Please reproduce, word for word, the lines between the one containing "Which has the" and the one containing "4816 millimetres", inclusive.

RECORDS SUPPLIED:

****************************************

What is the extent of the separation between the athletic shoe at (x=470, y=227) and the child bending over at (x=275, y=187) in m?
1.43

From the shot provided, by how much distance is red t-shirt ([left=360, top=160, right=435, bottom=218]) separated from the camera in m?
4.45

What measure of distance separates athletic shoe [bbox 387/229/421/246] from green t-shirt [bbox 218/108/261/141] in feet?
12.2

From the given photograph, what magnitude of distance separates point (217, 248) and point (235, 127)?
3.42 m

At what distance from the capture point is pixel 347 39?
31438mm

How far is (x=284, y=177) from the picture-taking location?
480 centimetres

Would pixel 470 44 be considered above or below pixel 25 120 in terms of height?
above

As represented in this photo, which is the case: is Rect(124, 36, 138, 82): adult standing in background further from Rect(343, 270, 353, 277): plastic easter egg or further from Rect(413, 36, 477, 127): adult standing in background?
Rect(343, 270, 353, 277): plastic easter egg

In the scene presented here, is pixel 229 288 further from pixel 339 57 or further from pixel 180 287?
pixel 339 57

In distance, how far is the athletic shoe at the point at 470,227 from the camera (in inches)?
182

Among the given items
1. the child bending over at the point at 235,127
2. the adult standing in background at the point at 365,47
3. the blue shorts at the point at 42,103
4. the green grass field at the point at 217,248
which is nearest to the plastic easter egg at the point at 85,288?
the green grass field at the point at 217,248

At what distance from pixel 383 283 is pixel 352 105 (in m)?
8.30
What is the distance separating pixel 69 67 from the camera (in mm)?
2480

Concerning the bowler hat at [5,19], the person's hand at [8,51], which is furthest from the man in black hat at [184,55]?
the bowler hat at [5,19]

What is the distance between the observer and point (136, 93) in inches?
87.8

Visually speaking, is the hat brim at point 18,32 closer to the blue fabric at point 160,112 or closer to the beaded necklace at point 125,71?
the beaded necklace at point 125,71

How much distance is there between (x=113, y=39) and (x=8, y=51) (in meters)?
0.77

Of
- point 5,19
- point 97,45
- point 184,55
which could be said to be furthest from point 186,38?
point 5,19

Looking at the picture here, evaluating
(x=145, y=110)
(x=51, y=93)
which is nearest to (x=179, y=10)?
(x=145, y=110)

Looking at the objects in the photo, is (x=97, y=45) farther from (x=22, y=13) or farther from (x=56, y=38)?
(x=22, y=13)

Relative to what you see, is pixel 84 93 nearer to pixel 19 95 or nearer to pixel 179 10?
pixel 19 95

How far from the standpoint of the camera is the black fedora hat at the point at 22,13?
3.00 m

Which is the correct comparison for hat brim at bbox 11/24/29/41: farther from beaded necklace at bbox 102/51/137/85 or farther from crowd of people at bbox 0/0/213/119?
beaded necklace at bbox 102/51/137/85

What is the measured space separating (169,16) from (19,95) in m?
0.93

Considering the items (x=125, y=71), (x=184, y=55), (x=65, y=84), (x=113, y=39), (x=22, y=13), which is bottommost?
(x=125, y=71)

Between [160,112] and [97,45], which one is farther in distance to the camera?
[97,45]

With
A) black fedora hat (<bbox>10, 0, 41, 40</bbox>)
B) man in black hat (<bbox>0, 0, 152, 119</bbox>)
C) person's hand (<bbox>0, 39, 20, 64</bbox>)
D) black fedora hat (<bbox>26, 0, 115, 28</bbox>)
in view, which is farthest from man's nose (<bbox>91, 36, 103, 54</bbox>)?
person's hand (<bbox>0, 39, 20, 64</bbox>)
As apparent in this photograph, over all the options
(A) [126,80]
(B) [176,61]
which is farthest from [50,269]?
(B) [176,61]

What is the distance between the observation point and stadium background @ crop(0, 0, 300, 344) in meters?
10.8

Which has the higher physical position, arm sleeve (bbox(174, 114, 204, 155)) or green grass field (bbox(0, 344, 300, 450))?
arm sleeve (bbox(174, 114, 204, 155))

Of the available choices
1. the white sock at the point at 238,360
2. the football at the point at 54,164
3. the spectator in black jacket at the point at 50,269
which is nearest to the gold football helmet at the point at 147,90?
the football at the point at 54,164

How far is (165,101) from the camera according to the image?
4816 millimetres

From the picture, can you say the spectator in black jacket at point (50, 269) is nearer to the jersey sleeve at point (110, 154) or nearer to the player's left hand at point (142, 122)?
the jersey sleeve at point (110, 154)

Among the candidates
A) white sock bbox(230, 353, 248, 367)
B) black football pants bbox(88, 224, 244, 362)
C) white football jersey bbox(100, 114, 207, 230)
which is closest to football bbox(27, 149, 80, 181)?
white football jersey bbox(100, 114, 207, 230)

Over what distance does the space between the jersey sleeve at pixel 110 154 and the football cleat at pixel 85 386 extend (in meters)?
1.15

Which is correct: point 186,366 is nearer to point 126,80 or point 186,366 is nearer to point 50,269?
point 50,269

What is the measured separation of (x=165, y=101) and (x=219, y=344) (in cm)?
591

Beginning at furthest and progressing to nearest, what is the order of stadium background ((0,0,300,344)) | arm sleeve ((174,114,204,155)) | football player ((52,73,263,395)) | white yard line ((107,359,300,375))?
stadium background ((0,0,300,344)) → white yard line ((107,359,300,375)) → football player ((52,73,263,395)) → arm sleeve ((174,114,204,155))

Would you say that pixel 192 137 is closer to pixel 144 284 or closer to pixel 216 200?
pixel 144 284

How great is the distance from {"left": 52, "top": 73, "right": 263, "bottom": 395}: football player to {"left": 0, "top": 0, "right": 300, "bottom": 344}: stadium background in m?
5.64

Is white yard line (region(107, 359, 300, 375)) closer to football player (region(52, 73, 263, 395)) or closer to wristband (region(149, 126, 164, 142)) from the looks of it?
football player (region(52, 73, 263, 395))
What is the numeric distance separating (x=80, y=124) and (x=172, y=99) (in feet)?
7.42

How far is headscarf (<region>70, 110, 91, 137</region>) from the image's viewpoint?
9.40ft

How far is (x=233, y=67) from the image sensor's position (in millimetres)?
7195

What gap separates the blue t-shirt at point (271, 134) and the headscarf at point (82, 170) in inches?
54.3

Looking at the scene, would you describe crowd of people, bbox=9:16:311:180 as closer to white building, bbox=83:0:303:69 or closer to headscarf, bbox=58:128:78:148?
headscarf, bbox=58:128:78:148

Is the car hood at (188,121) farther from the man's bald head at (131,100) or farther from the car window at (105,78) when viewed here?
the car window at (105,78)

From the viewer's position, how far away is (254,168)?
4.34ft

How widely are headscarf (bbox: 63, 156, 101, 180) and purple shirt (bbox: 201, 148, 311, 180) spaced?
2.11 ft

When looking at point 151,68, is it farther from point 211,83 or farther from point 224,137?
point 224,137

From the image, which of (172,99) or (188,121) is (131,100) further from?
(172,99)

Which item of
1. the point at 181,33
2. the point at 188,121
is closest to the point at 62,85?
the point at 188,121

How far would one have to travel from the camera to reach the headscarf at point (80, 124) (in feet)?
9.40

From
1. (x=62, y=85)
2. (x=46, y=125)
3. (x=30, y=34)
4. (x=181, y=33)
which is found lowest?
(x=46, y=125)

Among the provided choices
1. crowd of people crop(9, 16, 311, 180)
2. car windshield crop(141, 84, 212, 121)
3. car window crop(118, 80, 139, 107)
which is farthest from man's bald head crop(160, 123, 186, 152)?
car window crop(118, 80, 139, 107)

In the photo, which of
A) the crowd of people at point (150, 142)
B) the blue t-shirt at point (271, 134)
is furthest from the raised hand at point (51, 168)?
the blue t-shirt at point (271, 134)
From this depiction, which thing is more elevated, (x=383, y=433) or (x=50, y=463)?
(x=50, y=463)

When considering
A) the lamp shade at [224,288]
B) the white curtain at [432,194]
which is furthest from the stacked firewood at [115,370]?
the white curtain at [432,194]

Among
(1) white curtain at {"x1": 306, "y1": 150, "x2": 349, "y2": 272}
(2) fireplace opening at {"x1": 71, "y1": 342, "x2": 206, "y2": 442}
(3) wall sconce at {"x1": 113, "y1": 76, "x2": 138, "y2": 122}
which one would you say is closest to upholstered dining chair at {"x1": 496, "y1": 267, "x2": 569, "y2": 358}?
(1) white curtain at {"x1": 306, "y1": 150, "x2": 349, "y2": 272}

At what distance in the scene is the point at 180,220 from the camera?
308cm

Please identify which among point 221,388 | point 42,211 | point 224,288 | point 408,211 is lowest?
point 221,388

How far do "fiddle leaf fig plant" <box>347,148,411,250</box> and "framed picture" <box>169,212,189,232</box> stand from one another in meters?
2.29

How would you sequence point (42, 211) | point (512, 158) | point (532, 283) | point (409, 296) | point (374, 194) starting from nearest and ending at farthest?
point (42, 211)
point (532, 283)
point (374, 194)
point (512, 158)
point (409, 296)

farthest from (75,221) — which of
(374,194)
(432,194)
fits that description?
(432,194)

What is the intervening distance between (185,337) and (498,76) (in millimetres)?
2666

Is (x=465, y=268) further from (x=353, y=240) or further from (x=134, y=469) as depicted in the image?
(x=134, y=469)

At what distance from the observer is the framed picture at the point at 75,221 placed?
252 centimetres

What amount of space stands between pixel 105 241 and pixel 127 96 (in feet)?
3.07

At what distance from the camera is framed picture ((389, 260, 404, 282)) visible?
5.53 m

****************************************

RESULT OF THE TASK:
Which has the higher physical position, arm sleeve (bbox(174, 114, 204, 155)) or green grass field (bbox(0, 344, 300, 450))?
arm sleeve (bbox(174, 114, 204, 155))

Of the available choices
1. the white sock at the point at 238,360
2. the football at the point at 54,164
3. the spectator in black jacket at the point at 50,269
which is nearest to the gold football helmet at the point at 147,90?
the football at the point at 54,164

How far is (165,101) from the camera according to the image?
4816 millimetres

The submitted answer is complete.